━━━ 抜粋 ━━━
28歳の孤独なアーティストのミナは、鳥籠に入った鳥を指定の場所へ届けに行く途中で、地図にない不気味な森に迷い込む。
スマホやラジオが突然壊れ、車も動かなくなったため助けを求めようと車外に出るが、乗ってきた車が消えてしまう。
森の中にこつ然と現れたガラス張りの部屋に避難したミナは、そこにいた60代のマデリンと20代のキアラ、19歳のダニエルと出会う。
彼らは毎晩訪れる“何か”に監視されているという──。

2024年製作、アメリカの作品。
原題も『The Watchers』。

M・ナイト・シャマランの娘、イシャナ・ナイト・シャマランの長編初監督作品。
弱冠24歳。
M・ナイト・シャマラン監督の近年の作品である『オールド』や『ノック 終末の来訪者』でも、セカンドユニットの監督を務めていたようでした。

最初に出てくる感想としてはやはり、「シャマランDNA、強すぎる……!」でしょうか。
それは作品に対しての印象ですが、オフィシャルサイトのインタビュー映像などを見ると、顔立ちもとても似ています。

もう、観る前の「予告を見ても、内容や方向性がまっっったくわからない」感覚も含めて、まごうことなきシャマランみ。
とはいえ本作はM・ナイト・シャマランも製作に名を連ねているので、それは必然かもしれません。

感想を見る限りは賛否両論のようですが、前半のホラーから後半はファンタジー度が増していくので、好き嫌いが分かれ得るのも納得です。
個人的には、あまりファンタジーは求めていないのですが、ホラーとファンタジーを程よく統合した本作のバランスは好きでした

前半の緊迫感は素晴らしく、前半の方が好きでしたが、全体としても個人的にはかなり好きな1作。
脱出したところで簡単に終わらせず、二転三転しさせながらだいぶ丁寧にまとめ上げられていた印象です
本作はそもそも原作小説もあるようなので、今後はさらに個性を発揮した作品も期待したいと思えました。
━━━ 資料 ━━━
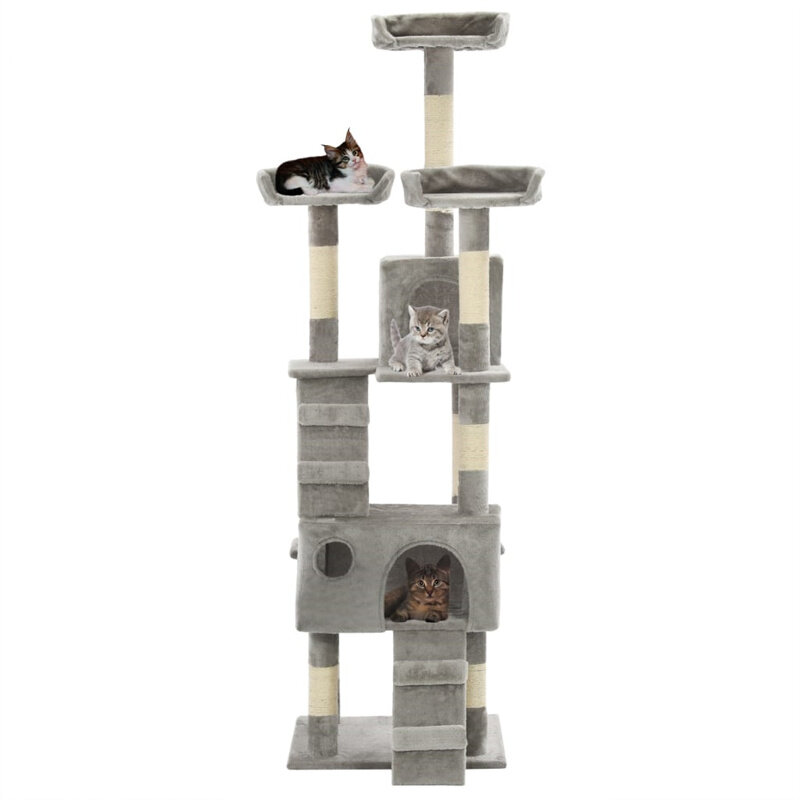 Image of [EU Direct] vidaxl 170612 Cat Tree with Sisal Scratching Posts 170 cm Hammock Scratcher Tower Home Furniture Climbing Fr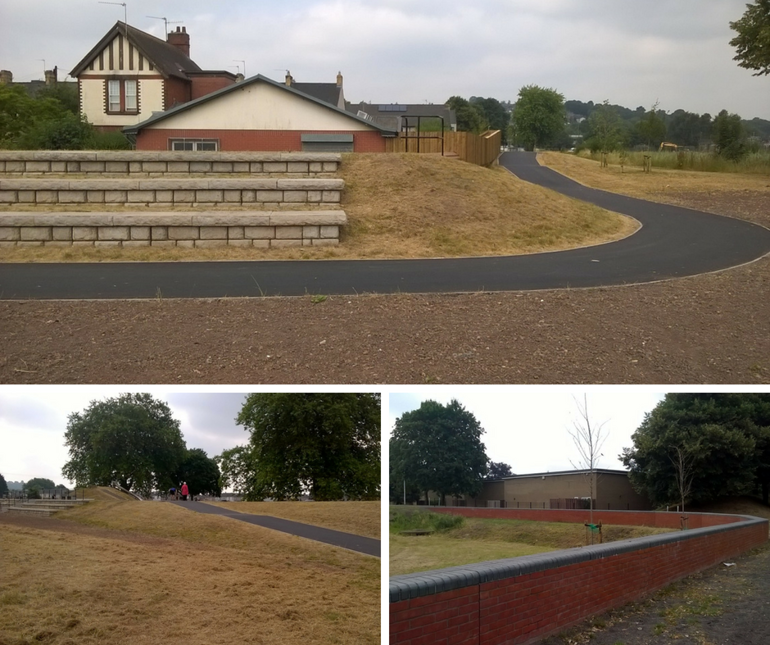 Images of the new flood embankment and seated terraces, a new playing area and a flood wall Images of the new flood embankment and seated terraces, a new playing area and a flood wall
━━━
» 指示
感想文の「それは作品に対しての印象です」から始まって「ねているので、それは必然かもしれません。」まで続く部分を、「インタビュー映像」を「メイキング映像」に置き換えて書き直してください。 一覧は使わなくてもかまいません。

» 回答
それは作品に対しての印象ですが、オフィシャルサイトのメイキング映像などを見ると、顔立ちもとても似ています。

もう、観る前の「予告を見ても、内容や方向性がまっっったくわからない」感覚も含めて、まごうことなきシャマランみ。
とはいえ本作はM・ナイト・シャマランも製作に名を連ねているので、それは必然かもしれません。